In a penetrating and revelatory study, medical anthropologist Dr. Sharon Kaufman uses two years of intensive observations and interviews with scores of patients, family members, physicians, nurses, social workers, and other staff at several community hospitals in California to explore the heart of a science-driven yet fractured and often irrational world of health care delivery, where empathetic yet frustrated, hard-working yet constrained professionals both respond to and create the anxieties and often inchoate expectations of patients and families, who must make "decisions" they are ill-prepared to make.
She sought out the critically ill, the dying and their friends and relatives. She followed patients from admission to death—days, weeks, or sometimes months later—through, what is often for them and their families, a Kafka-esque journey. She asked hospital staff what they were doing and why and stood beside doctors and nurses, observing their work, cynicism, compassion and frustration.
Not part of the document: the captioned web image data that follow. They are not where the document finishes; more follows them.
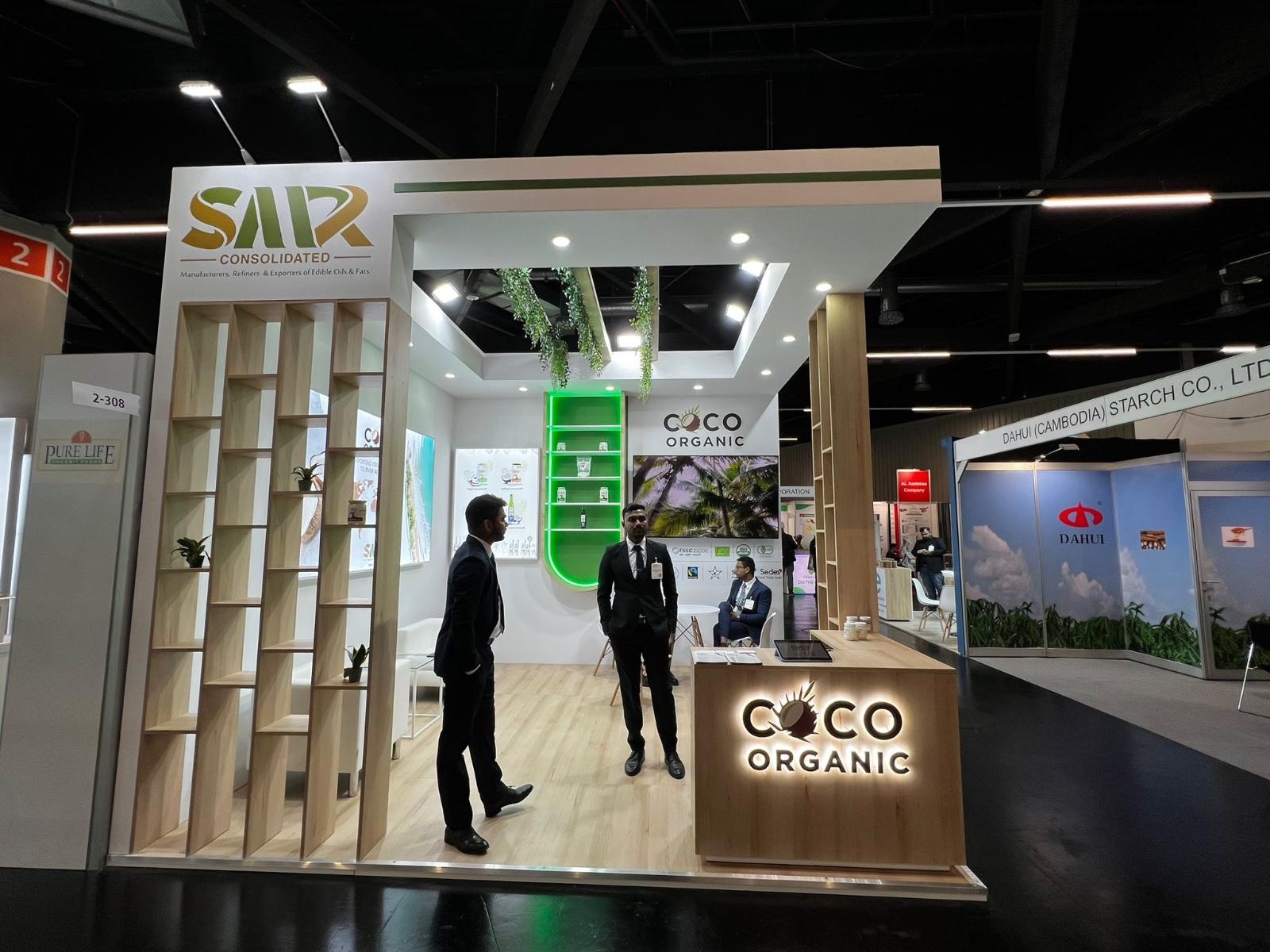 How to Create an Engaging Exhibition Stand for IMCAS 2027 Paris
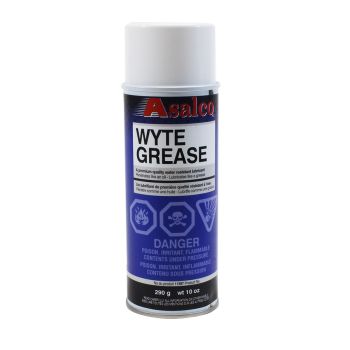 ASALCO Industrial Grade Water Resistant Lubricant - 10 oz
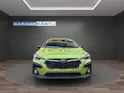 Subaru Crosstrek 2.0i e-Boxer Swiss Plus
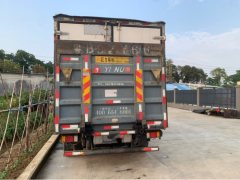 Foton Aumark S1 156 hp 4.1 m - фото 4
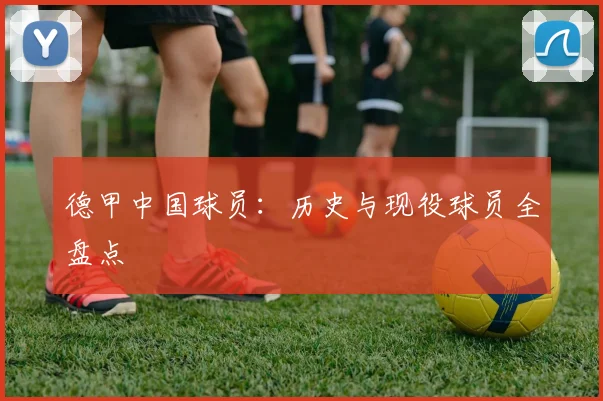 德甲中国球员：历史与现役球员全盘点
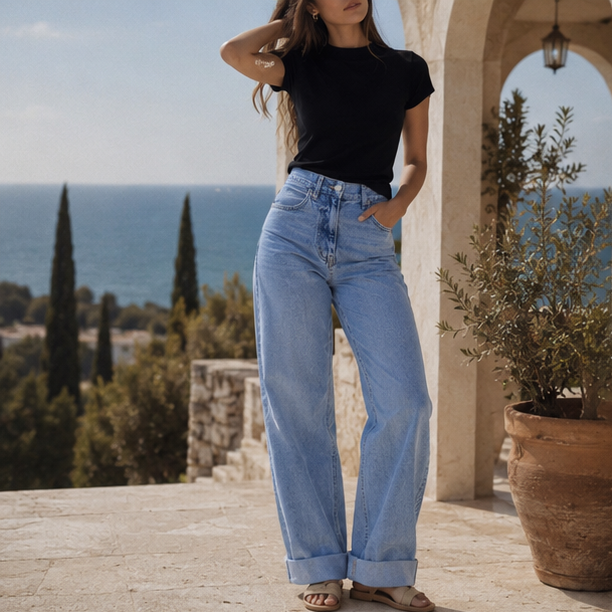 Naelle Jean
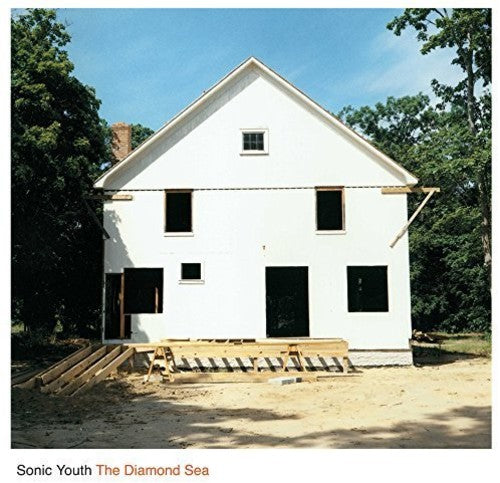 Sonic Youth - The Diamond Sea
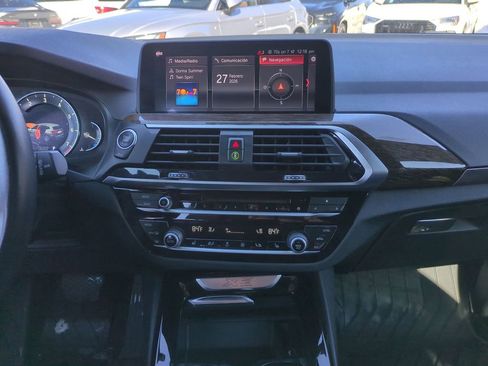 Used 2019 BMW X3 xDrive30i w/ Convenience Package AWD/4WD image 34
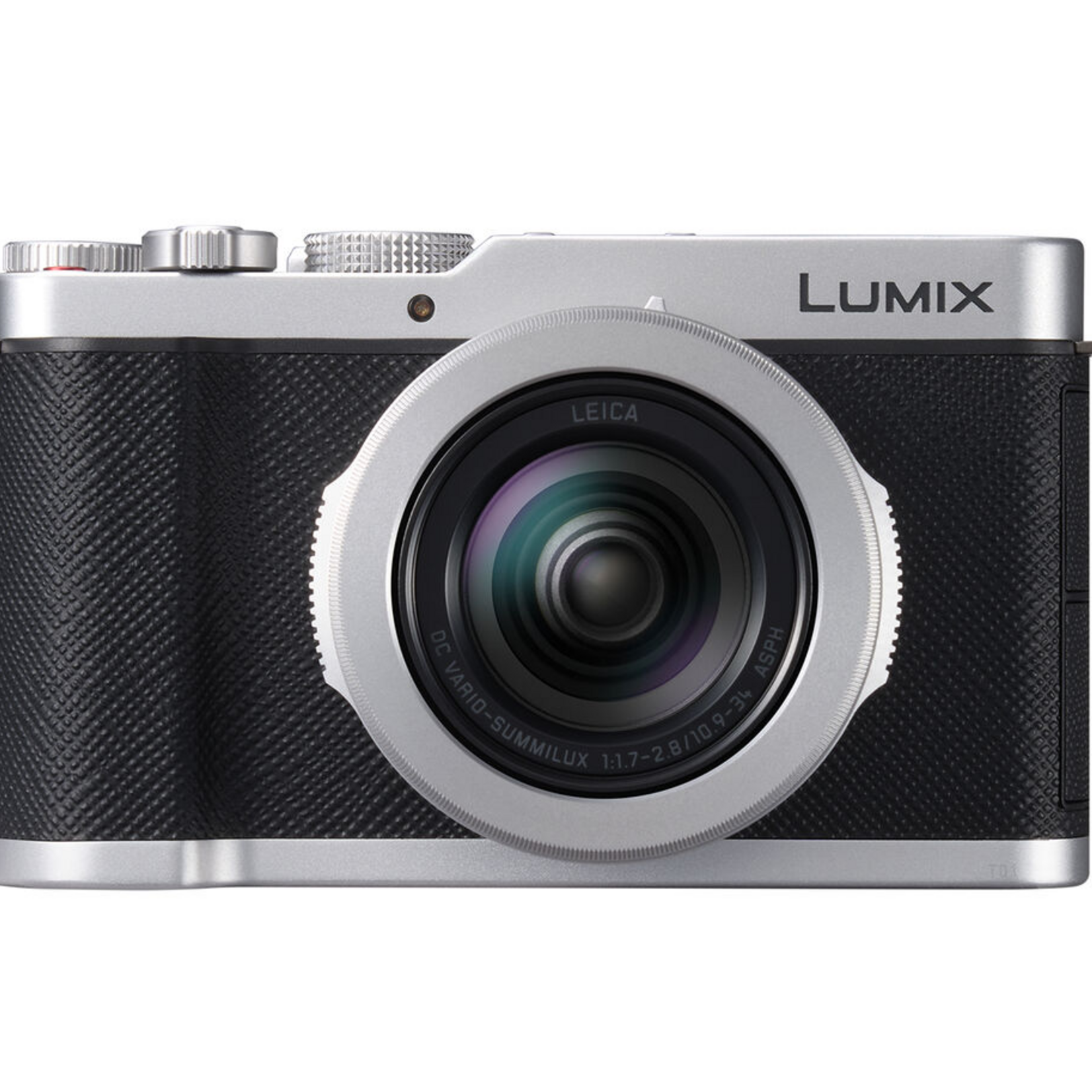 Panasonic Panasonic LUMIX L10 Digital Camera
And she paid close attention to the most important player of allthe hospital beauracracy and how it impacts the manner and timing of patient death.
Her investigative research links together the emotional experiences of patients and families, the dedicated work of hospital staff and the ramifications of institutional bureaucracy to show the invisible power of the hospital system itself—its rules, mandates and daily activity—in organizing death and individual experience of it. The book is the story of real patients and their families, an account of what drives the American hospital today, and a report on the complex sources and implications of doing something about death.